В первую очередь заметьте эпитет к ветру «сладкий» и глагол «ходил» (ветер не слабый, не сильный, не утренний, не свежий, не упругий, не легкий, а сладкий; ветер не веял, не дул, не налетал, не влетал, не проносился, не гудел, не свистел, не шумел, а ходил). Два точных и вроде бы несколько неожиданных слова заставляют почувствовать и увидеть каюту, раннее утро, море, а следующие слова — «недавно вымытую, еще темную» — полностью укрепляют в читателе ощущение этого утра, даже запах мокрой палубы, хотя об этом ничего не сказано. Мы прочитали фразу, то есть вдохнули в себя запахи морского ветра в каюте, где только что проснулись, выбежали, быстро одевшись, на эту влажную, пахнущую сыростью, пустынную палубу, — и мы уже во власти настроения, чувства и мысли писателя. Более того, мы не видим отдельных слов этой фразы, мы рационально не расчленяем ее, мы покорены художником, верим ему, идем за ним, испытывая неожиданное волнение, и в этом — узнавание мира: кто никогда не был на море, перенесется воображением в то ветреное утро, как будто все это было в его жизни.
Или вот другой пример из Бунина: «Золотым блеском ослепила меня вода на балконе». Заметьте, что в этой фразе нет слова «дождь». Попробуйте вставить его вместо слова «вода» — и будет потеряно, исчезнет какое-то очарование, легкость, фраза сразу станет прямой, неуклюжей, тяжеловатой.

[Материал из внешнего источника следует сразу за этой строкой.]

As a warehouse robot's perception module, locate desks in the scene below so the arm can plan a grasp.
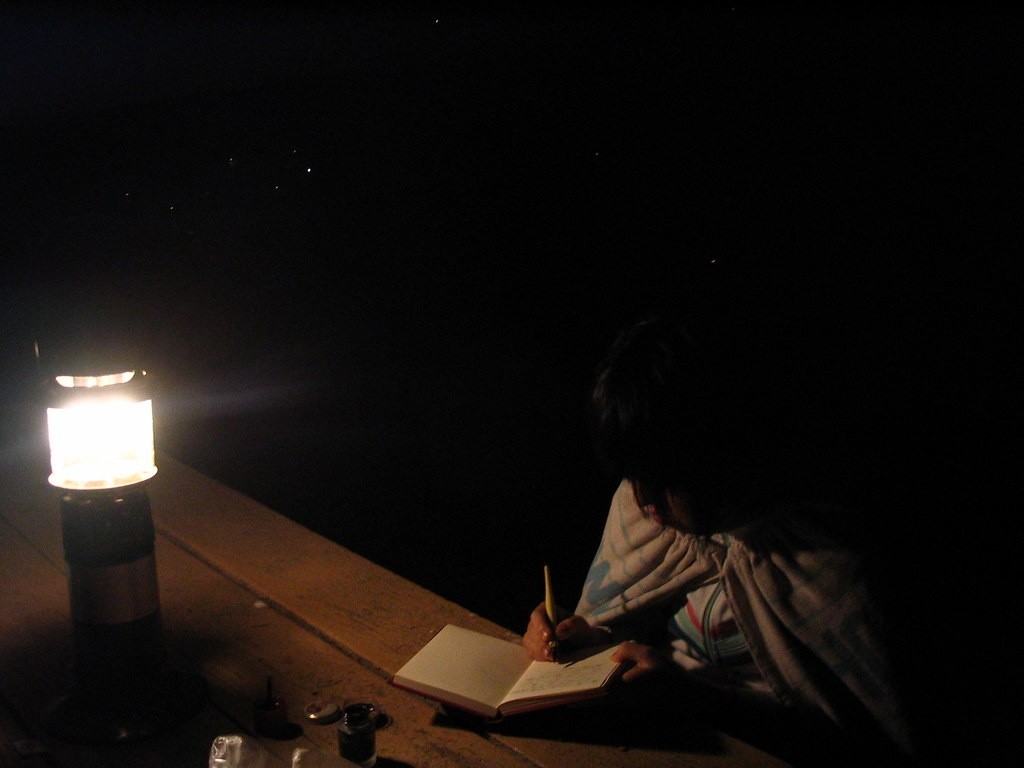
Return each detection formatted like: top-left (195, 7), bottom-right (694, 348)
top-left (2, 395), bottom-right (786, 768)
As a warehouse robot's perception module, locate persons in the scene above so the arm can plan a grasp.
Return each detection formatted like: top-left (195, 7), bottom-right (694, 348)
top-left (520, 305), bottom-right (936, 766)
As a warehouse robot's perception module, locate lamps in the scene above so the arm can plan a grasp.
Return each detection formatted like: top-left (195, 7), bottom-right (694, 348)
top-left (40, 356), bottom-right (167, 654)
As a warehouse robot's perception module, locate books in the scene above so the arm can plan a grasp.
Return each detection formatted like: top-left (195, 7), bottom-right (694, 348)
top-left (392, 617), bottom-right (648, 715)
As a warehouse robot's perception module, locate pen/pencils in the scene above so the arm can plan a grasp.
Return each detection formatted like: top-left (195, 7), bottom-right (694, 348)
top-left (543, 564), bottom-right (565, 664)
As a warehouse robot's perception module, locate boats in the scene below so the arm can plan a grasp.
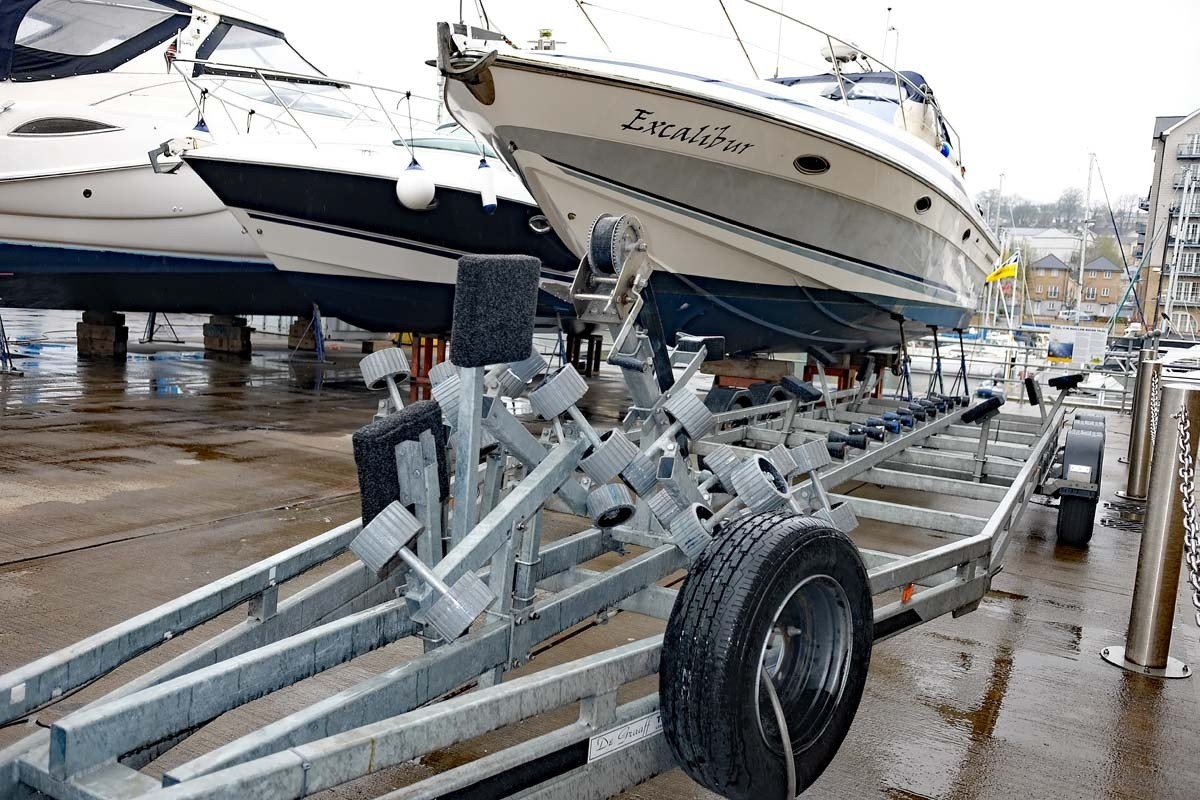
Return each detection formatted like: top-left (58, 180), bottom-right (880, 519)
top-left (441, 0), bottom-right (1003, 365)
top-left (0, 0), bottom-right (600, 336)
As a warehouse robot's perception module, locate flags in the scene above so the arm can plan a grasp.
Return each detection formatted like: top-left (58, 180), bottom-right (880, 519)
top-left (986, 252), bottom-right (1018, 283)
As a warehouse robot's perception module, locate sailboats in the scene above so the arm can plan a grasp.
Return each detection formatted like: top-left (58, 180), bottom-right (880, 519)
top-left (900, 152), bottom-right (1052, 378)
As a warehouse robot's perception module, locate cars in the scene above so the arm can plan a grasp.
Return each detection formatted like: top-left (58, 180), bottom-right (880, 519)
top-left (1055, 310), bottom-right (1090, 321)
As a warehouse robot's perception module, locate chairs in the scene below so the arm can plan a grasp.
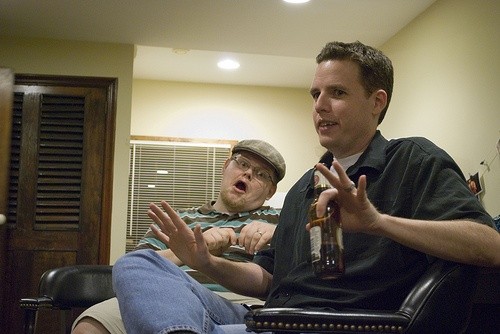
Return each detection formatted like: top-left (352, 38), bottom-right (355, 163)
top-left (19, 216), bottom-right (500, 334)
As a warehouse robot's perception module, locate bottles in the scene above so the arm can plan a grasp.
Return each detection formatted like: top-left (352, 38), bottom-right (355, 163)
top-left (309, 163), bottom-right (345, 280)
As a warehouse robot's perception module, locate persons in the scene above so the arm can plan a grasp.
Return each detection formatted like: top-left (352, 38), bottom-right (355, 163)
top-left (111, 37), bottom-right (500, 334)
top-left (68, 139), bottom-right (286, 334)
top-left (468, 179), bottom-right (477, 195)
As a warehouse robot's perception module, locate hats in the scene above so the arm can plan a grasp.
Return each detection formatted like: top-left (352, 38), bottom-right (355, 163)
top-left (231, 139), bottom-right (286, 182)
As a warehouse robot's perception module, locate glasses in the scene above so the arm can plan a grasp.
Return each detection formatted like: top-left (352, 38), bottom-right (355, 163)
top-left (231, 156), bottom-right (276, 185)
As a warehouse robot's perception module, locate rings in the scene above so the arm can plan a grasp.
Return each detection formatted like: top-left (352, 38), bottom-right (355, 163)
top-left (341, 181), bottom-right (355, 193)
top-left (257, 230), bottom-right (263, 237)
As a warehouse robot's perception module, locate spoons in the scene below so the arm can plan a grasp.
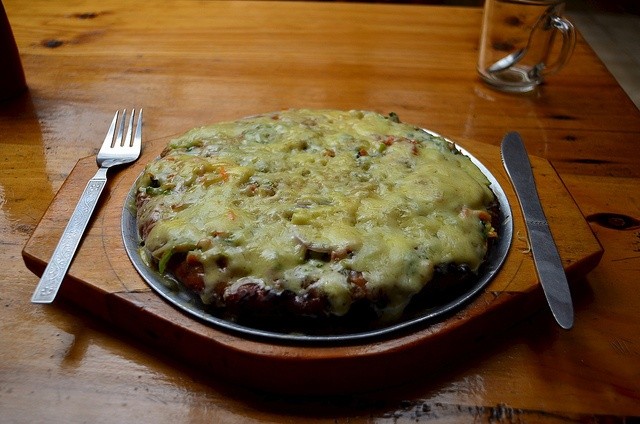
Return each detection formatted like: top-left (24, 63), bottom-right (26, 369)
top-left (488, 0), bottom-right (564, 73)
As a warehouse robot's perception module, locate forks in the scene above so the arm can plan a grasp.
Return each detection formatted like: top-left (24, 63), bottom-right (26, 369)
top-left (29, 108), bottom-right (143, 305)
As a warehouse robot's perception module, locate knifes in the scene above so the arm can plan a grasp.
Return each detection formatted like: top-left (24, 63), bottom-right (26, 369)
top-left (500, 131), bottom-right (575, 331)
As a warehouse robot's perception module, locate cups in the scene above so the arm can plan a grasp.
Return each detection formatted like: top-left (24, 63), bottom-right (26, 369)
top-left (475, 0), bottom-right (576, 96)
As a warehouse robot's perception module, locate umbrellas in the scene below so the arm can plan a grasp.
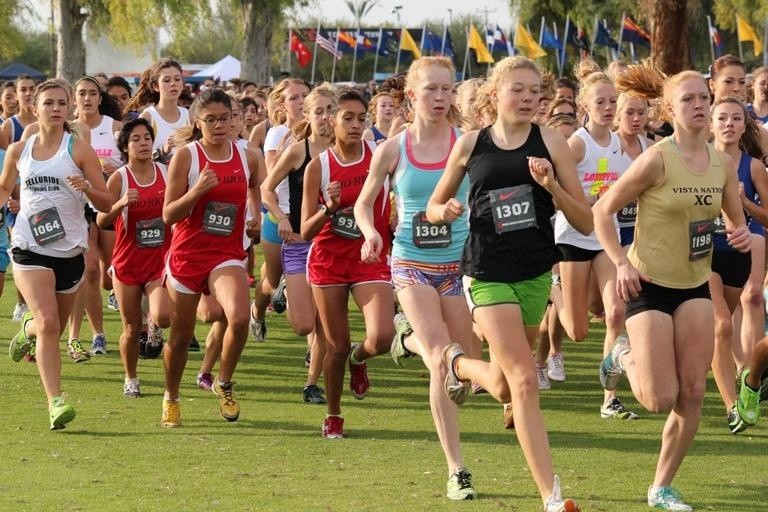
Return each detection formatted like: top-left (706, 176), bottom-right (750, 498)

Расстановкой слов (предложение это начинается с эпитета «золотым», в котором есть и свет, и звонкость дождя), верно найденным глаголом «ослепила» Бунин тончайшей акварелью рисует картину мгновенной прелести дождя, ничего не говоря о солнце, а оно присутствует в словах «золотым блеском ослепила», хотя речь идет о воде и мы воспринимаем гораздо больше, чем сказано: и звук струй по балкону, и жаркое лето, и теплое солнце сквозь дождь, и молодую веселость от всего этого.
Все, что прямо не сказано художником, но ощутимо читателем, относится к незримому подтекстовому измерению чувств, к ассоциативному воображению.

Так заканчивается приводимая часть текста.